- Born: Roulhac Bunkley Toledano December 16, 1936 (age 89) New Orleans, Louisiana, U.S.
- Occupations: Author, historian, preservationist

= Roulhac Toledano =

American historian (born 1938)

Roulhac Bunkley Toledano (born December 16, 1938) is an American writer, historian and preservationist. She has written and contributed to several publications, including volume five of the New Orleans Architecture series, titled The Esplanade Ridge (1977) and The National Trust Guide to Savannah (1997).

== Early life ==
Toledano was born in New Orleans, Louisiana, in 1939, to Dr. Thomas Allen Bunkley and Phylis Gewin, the first of their two children. A brother, Thomas Allen Bunkley Jr., was born in 1941. She grew up in the Comanche country of West Texas. Her father studied at Tulane University medical school, living in Richardson Memorial Hall. While growing up, on nearby Broadway, she was looked after by a nanny from Alabama. She recalls admiring the architecture of the campus.

== Career ==
After obtaining an undergraduate degree at H. Sophie Newcomb Memorial College in 1960, for which she had been studying art history in Spain, she spent her junior year at the Complutense University of Madrid.

Toledano worked as a member of staff in the Tulane University Foreign Language Department.
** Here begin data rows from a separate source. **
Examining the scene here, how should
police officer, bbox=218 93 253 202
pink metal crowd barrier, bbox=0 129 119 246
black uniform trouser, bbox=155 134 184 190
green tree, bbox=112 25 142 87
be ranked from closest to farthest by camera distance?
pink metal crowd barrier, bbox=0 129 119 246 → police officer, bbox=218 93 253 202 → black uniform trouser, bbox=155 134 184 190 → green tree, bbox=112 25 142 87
In 1978, she was on the advisory committee, southwest region, of the National Park Service.

Also in 1978, she was awarded the Society of Architectural Historians' Alice Davis Hitchcock Book Award for New Orleans Architecture: The Esplanade Ridge, volume V, which she co-authored with Mary Louise Christovich, Sally Kittredge Evans and Betsy Swanson.
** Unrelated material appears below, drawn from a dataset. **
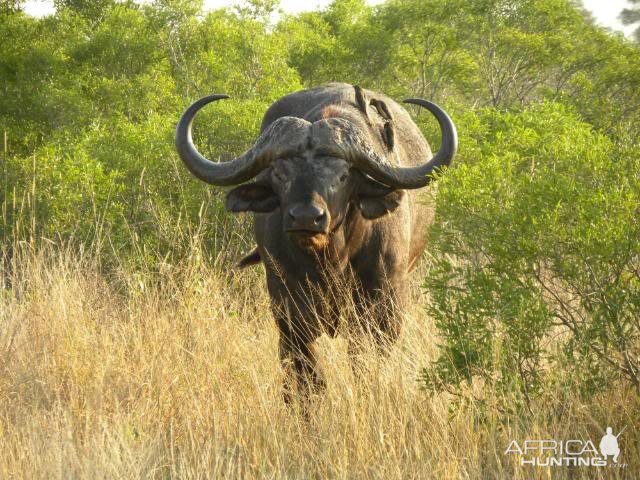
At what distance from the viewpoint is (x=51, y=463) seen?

Toledano's 1997 publication, The National Trust Guide to Savannah, includes a foreword by John Berendt, author of Midnight in the Garden of Good and Evil.

== Personal life ==
In 1959, Toledano married Benjamin "Chad" Toledano (1932–2021), of Andalusian origin, with whom she had four children before divorcing. They lived on Chestnut Street in New Orleans.

In 1986, a 19-year-old Dave Matthews began using Toledano's warehouse in Charlottesville, Virginia, as a rehearsal space.